## Work to complete
The records below hold pictures; please leave those out and retype the rest exactly.

## Provided information
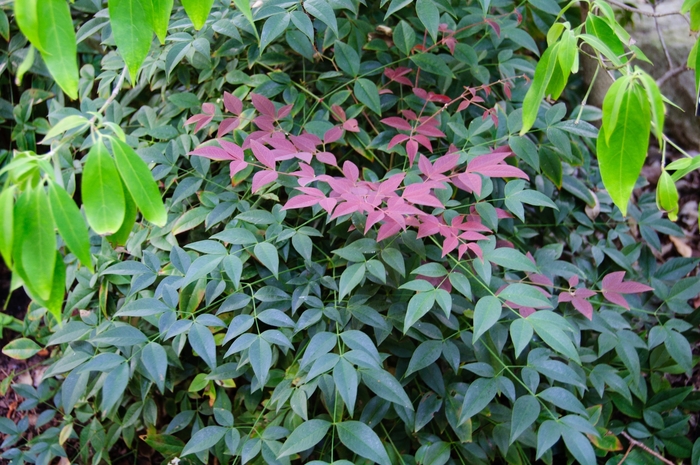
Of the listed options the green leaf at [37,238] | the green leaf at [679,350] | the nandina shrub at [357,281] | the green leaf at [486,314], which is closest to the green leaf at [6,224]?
the green leaf at [37,238]

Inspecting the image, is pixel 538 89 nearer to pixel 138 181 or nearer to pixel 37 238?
pixel 138 181

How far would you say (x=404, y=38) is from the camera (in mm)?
1742

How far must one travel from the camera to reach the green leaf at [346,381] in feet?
3.95

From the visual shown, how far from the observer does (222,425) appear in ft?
4.77

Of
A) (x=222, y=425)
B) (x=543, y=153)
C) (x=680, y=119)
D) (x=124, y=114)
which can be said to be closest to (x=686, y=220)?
(x=680, y=119)

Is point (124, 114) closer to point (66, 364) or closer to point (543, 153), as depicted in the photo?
point (66, 364)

## Output of the exercise
Of the listed options the green leaf at [37,238] | the green leaf at [679,350] | the nandina shrub at [357,281] | the green leaf at [486,314], which is closest to the green leaf at [6,224]?
the green leaf at [37,238]

Inspecting the image, is pixel 538 89 nearer to pixel 138 181 or nearer to pixel 37 238?
pixel 138 181

How far would you say (x=404, y=38) is from the camera (in mm)?
1742

How far must one travel from the camera to reach the green leaf at [346,381] in feet?
3.95

From the visual shown, how far from the observer does (222,425) appear in ft?
4.77

Of
A) (x=222, y=425)
B) (x=543, y=153)
C) (x=680, y=119)
D) (x=124, y=114)
which can be said to be closest to (x=686, y=220)?
(x=680, y=119)

Is point (124, 114) closer to point (66, 364) or closer to point (543, 153), as depicted in the photo?
point (66, 364)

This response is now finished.